Guards observe the convicts from behind a window in an observation booth. Cameras watch from all angles. Clay is having trouble focusing on the words in the novel. His thoughts are on Trinity Scott, who is coming to see him again later today. He’s considering what he should tell her in the next twenty-minute session, how much to reveal so he can hook her, keep her coming back hungry. He cannot even begin to articulate what it means to have her coming to him, to watch her pretty face, those big eyes. To smell her. To be near her. It’s awakened something wild and a little dangerous in him. He will need to be careful.
He thinks back to when he told her about Maddy Walczak. About why Maddy lied. Clay knew a lot about teenage girls. They liked him. They used to flock to him. Like flies to honey. He understood enough about the psychology of the young female mind to know that their inner lives were complex and sometimes feral places. Unpredictable passions. Needy. Demanding. Intoxicating. Powerful. Sweet. Mean. Balanced on the razor’s edge between childhood and adulthood, they craved experiences. Sexual mostly. But they were not always ready for what came.
“Pelley! Hey, you’re on the news!”
He startles. His focus zips back to the television. Everyone else in the room has suddenly turned full attention toward the TV, too. A strange hush falls over the men. Out of the corner of his eye, Clay sees the two guards in their station also watching the news through their windows. Clay feels a charge going through the room, and it makes him uneasy. Living among caged men requires an animal awareness. No man ever feels truly safe at any given moment. No man is ever certain who is predator, who is prey, and who is circling. But Clay’s wilderness senses are suddenly alive and prickling.
On the screen is Trinity Scott. The camera zooms in on her. Pinked cheeks, her short, dark hair blowing in the wind. She’s talking to a reporter right outside their prison. It’s a rare look at their cage from the outside, and to the men it’s a sudden and shocking reminder of a landscape right beyond these walls that lock them in. Clay swallows at the close-up of young Trinity.

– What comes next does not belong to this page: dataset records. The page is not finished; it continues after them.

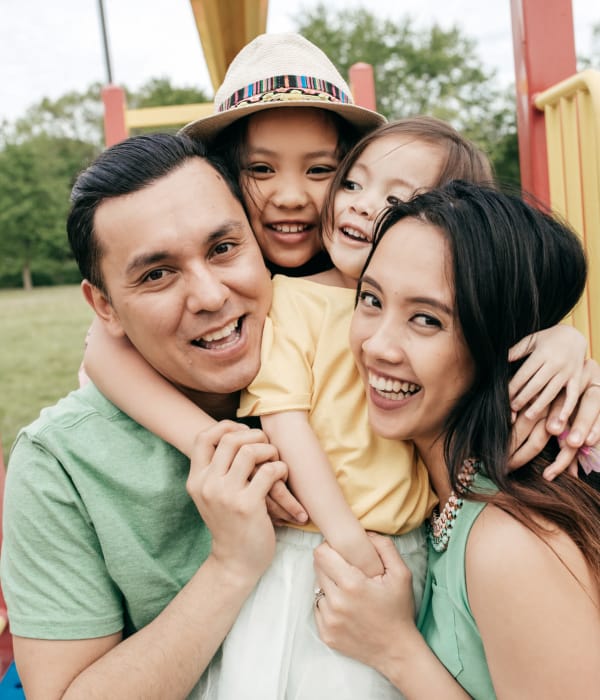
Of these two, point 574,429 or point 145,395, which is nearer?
point 574,429

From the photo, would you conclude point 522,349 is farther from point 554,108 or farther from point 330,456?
point 554,108

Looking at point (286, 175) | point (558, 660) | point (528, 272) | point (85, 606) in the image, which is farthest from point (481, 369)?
point (85, 606)

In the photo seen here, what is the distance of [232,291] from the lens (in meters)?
1.81

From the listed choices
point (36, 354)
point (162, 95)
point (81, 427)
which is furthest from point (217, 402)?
point (162, 95)

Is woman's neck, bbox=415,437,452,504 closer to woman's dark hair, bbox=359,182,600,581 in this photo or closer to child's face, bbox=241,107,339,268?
woman's dark hair, bbox=359,182,600,581

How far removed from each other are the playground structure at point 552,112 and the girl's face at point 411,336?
32.5 inches

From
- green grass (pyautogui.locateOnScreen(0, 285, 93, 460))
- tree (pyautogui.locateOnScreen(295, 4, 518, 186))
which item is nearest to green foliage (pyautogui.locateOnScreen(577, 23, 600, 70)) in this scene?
tree (pyautogui.locateOnScreen(295, 4, 518, 186))

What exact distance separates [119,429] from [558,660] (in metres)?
1.16

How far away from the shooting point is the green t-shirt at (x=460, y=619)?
1.44m

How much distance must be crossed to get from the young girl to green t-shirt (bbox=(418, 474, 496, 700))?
16 centimetres

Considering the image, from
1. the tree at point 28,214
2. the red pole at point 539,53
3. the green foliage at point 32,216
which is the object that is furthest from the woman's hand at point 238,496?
the tree at point 28,214

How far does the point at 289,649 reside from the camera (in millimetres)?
1571

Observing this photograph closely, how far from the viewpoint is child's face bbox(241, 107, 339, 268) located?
203cm

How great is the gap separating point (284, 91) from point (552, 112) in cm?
115
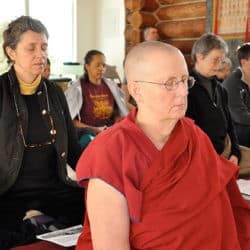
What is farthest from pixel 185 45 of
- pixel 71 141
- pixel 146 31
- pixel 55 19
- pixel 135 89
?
pixel 135 89

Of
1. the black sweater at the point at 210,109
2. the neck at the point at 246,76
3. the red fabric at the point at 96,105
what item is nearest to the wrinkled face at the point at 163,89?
the black sweater at the point at 210,109

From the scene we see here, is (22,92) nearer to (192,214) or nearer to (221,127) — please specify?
(192,214)

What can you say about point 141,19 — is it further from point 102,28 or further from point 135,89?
point 135,89

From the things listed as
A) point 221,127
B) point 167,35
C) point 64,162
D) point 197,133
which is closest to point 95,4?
point 167,35

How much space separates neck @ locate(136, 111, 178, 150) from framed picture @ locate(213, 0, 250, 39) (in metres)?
3.27

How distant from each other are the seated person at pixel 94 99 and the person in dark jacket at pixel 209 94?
51.2 inches

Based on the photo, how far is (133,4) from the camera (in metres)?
5.16

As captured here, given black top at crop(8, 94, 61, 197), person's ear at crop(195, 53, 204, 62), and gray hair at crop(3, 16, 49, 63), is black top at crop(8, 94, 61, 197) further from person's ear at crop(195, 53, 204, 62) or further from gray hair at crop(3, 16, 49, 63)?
person's ear at crop(195, 53, 204, 62)

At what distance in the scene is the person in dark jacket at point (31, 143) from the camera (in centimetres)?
178

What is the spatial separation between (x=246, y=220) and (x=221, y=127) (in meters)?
1.07

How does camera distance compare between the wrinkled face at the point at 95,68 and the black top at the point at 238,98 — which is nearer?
the black top at the point at 238,98

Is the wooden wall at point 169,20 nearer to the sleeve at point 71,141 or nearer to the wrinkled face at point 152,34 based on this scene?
the wrinkled face at point 152,34

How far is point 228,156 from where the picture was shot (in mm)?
2529

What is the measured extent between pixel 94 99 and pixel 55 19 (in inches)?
122
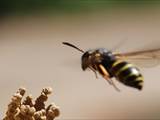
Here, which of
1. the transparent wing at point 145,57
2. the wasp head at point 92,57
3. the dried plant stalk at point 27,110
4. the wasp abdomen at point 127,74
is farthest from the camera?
the wasp head at point 92,57

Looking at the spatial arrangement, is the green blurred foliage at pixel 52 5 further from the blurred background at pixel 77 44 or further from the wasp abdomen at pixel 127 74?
the wasp abdomen at pixel 127 74

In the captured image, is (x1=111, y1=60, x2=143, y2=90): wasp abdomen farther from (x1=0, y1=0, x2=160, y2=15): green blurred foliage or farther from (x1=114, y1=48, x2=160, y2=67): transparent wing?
(x1=0, y1=0, x2=160, y2=15): green blurred foliage

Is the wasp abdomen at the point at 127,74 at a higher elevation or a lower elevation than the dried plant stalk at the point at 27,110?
higher

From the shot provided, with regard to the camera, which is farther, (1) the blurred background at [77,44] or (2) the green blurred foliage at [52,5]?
(2) the green blurred foliage at [52,5]

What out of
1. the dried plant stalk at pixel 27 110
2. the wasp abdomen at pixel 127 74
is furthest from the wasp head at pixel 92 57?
the dried plant stalk at pixel 27 110

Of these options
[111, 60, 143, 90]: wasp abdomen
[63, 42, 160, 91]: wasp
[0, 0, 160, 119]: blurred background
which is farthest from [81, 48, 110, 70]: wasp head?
[0, 0, 160, 119]: blurred background

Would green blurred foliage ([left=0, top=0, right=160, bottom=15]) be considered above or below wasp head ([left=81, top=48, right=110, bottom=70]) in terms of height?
above

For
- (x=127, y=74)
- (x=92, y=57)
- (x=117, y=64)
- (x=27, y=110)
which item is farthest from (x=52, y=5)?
(x=27, y=110)
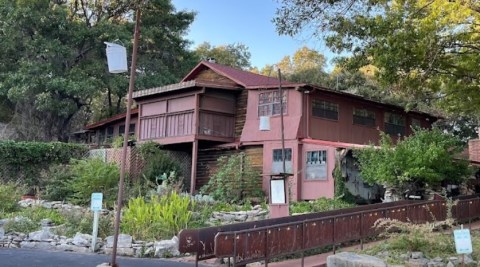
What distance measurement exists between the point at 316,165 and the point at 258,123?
3401mm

The reporter says, “Some of those children in the pornographic photographs that Clay Pelley had in his shed were as young as five years old. They were being sexually abused in those photos.”
“I know,” says Trinity. “By his own admission, Clayton Jay Pelley is a sick man.”
An inmate abruptly rises from the bench in front of the TV and comes to sit at Clay’s table. He begins clenching and unclenching his fist, which makes the spiderweb tat on his bulging forearm appear to be expanding, then shrinking. Like it’s breathing. Alive. A web of lungs inhaling, exhaling. The man’s name is Ovid, and Clay realizes Ovid is watching not the television, but him. Intently. One of the guards has also now turned his attention to Clay.